__PROBLEM TO SOLVE__. Give back every entry exactly; drop the pictures.

__RECORDED INFORMATION__.
--*--
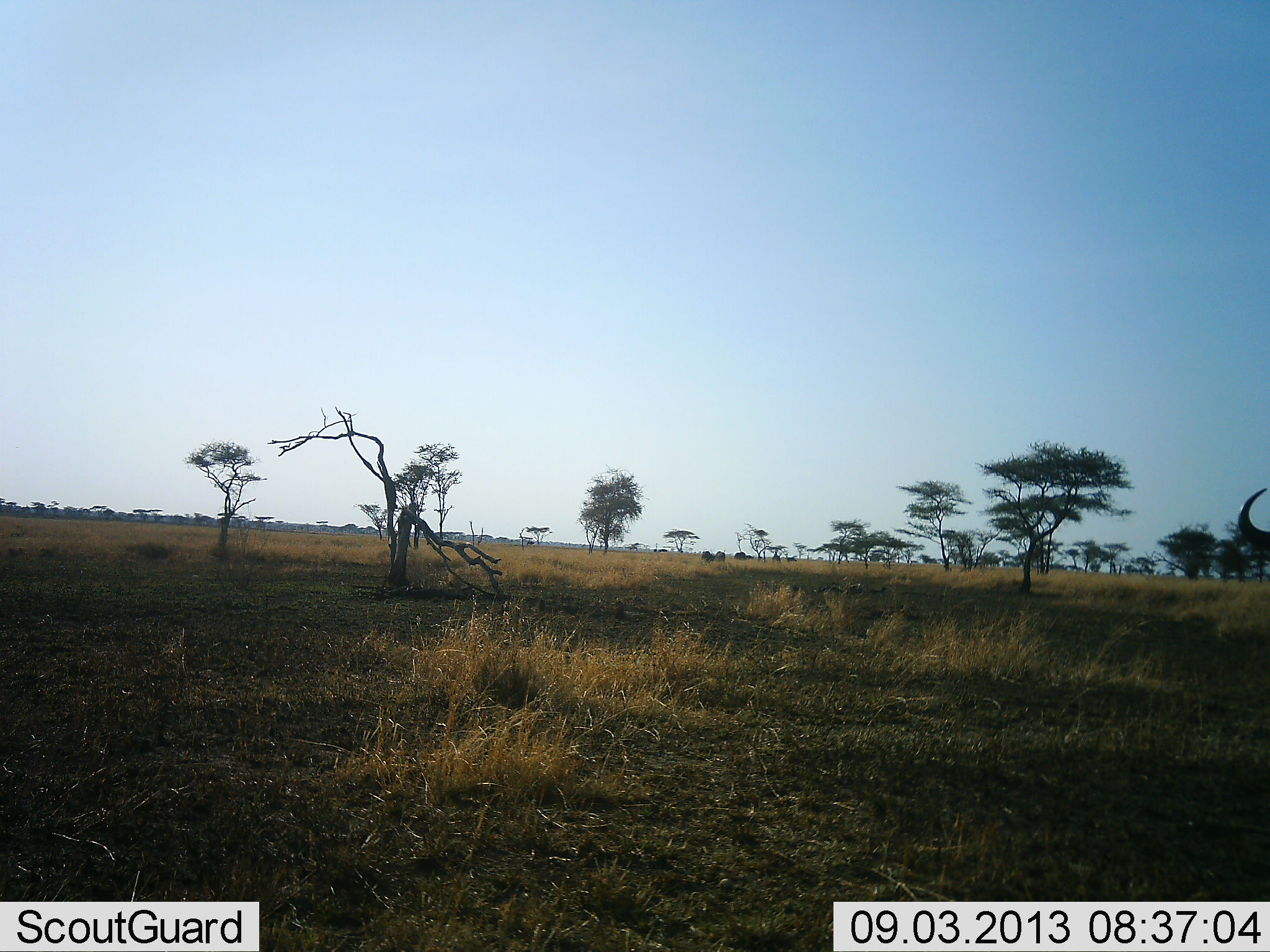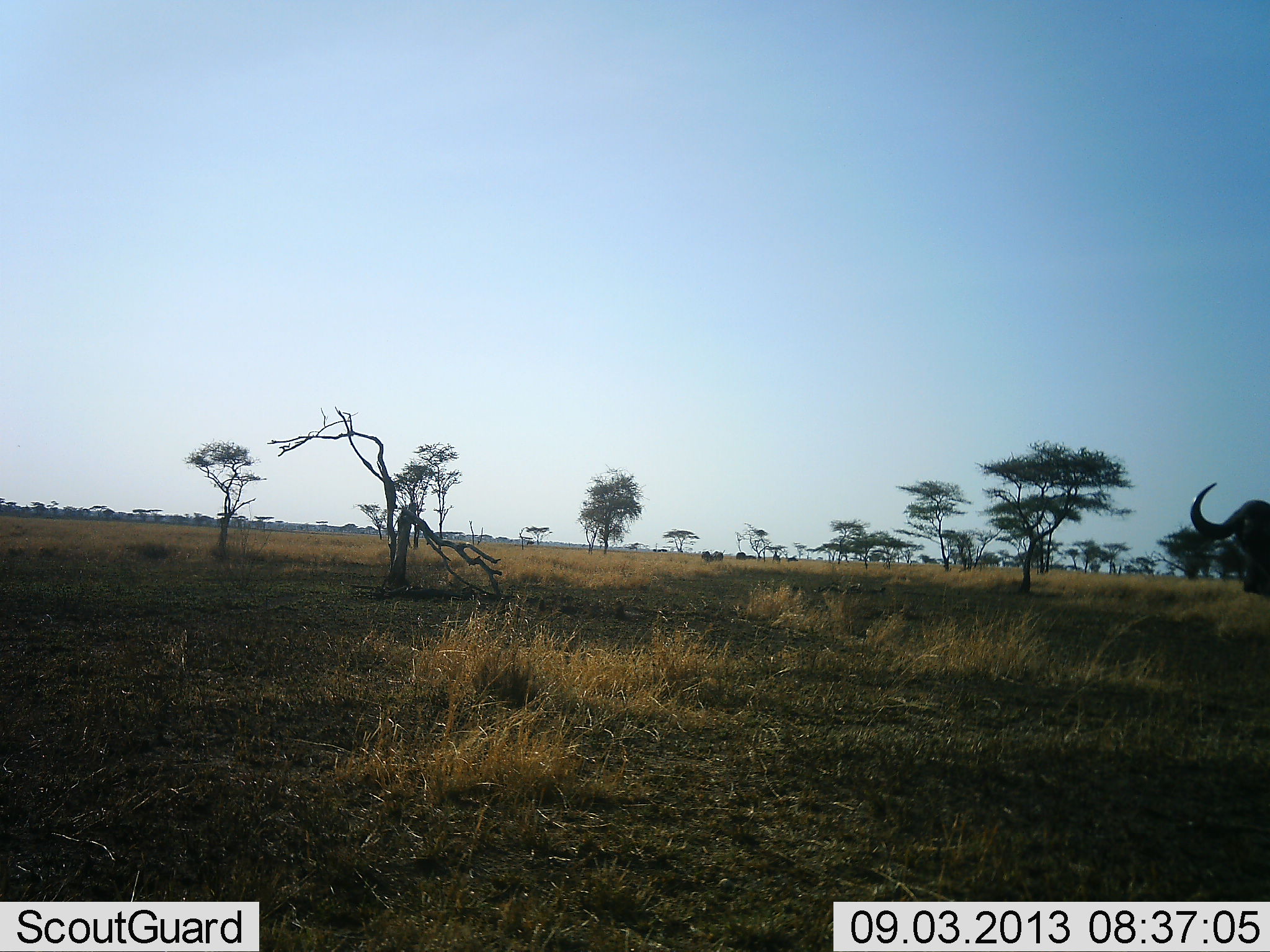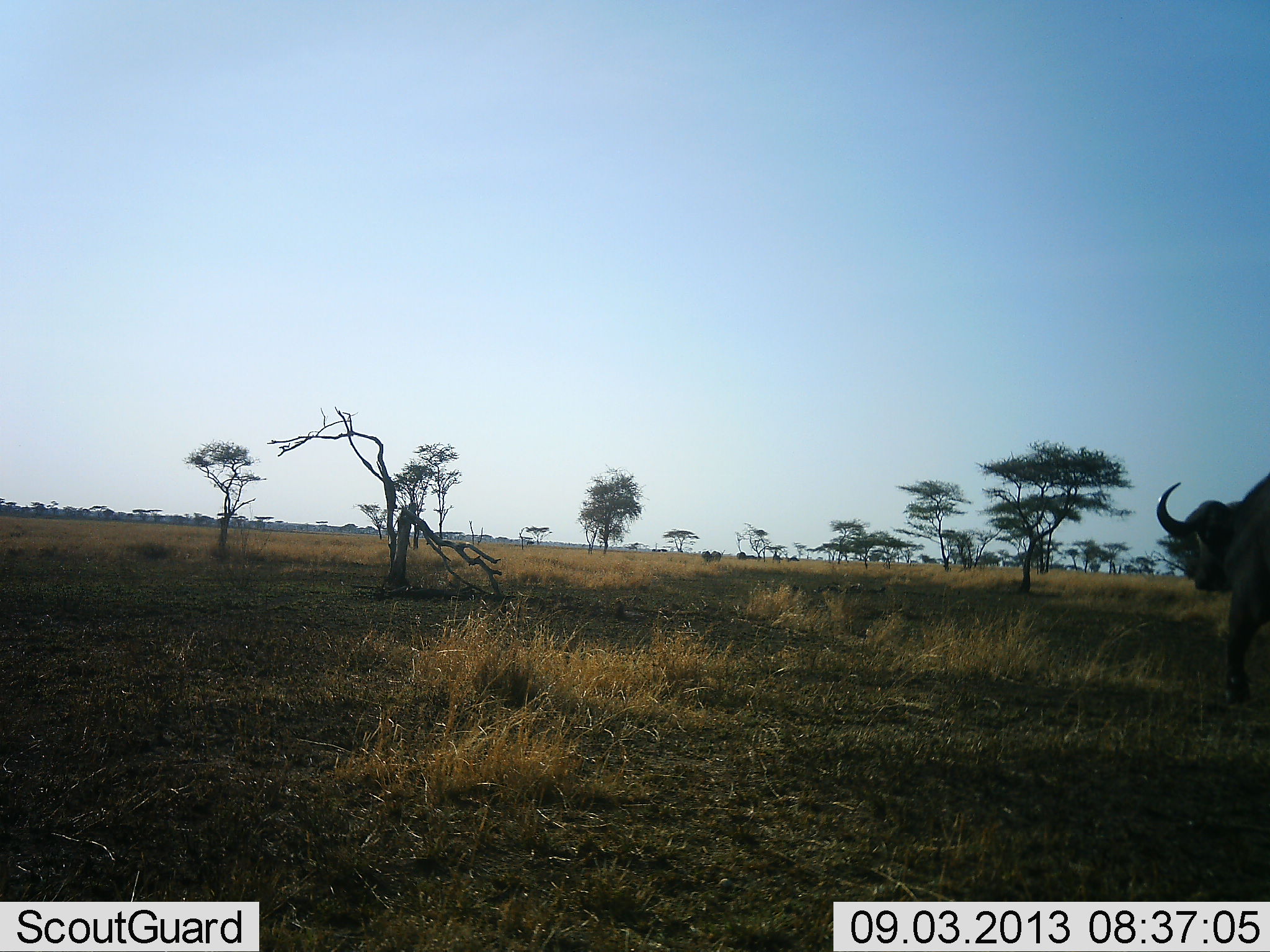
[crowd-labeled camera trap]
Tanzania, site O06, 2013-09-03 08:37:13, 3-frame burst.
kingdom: Animalia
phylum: Chordata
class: Mammalia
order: Artiodactyla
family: Bovidae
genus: Syncerus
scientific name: Syncerus caffer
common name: cape buffalo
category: buffalo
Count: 1.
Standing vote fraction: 20%.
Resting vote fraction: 0%.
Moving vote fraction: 84%.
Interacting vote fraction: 0%.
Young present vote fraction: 0%.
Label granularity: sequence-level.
--*--
__TASK ANSWER__.
[crowd-labeled camera trap]
Tanzania, site O06, 2013-09-03 08:37:13, 3-frame burst.
kingdom: Animalia
phylum: Chordata
class: Mammalia
order: Artiodactyla
family: Bovidae
genus: Syncerus
scientific name: Syncerus caffer
common name: cape buffalo
category: buffalo
Count: 1.
Standing vote fraction: 20%.
Resting vote fraction: 0%.
Moving vote fraction: 84%.
Interacting vote fraction: 0%.
Young present vote fraction: 0%.
Label granularity: sequence-level.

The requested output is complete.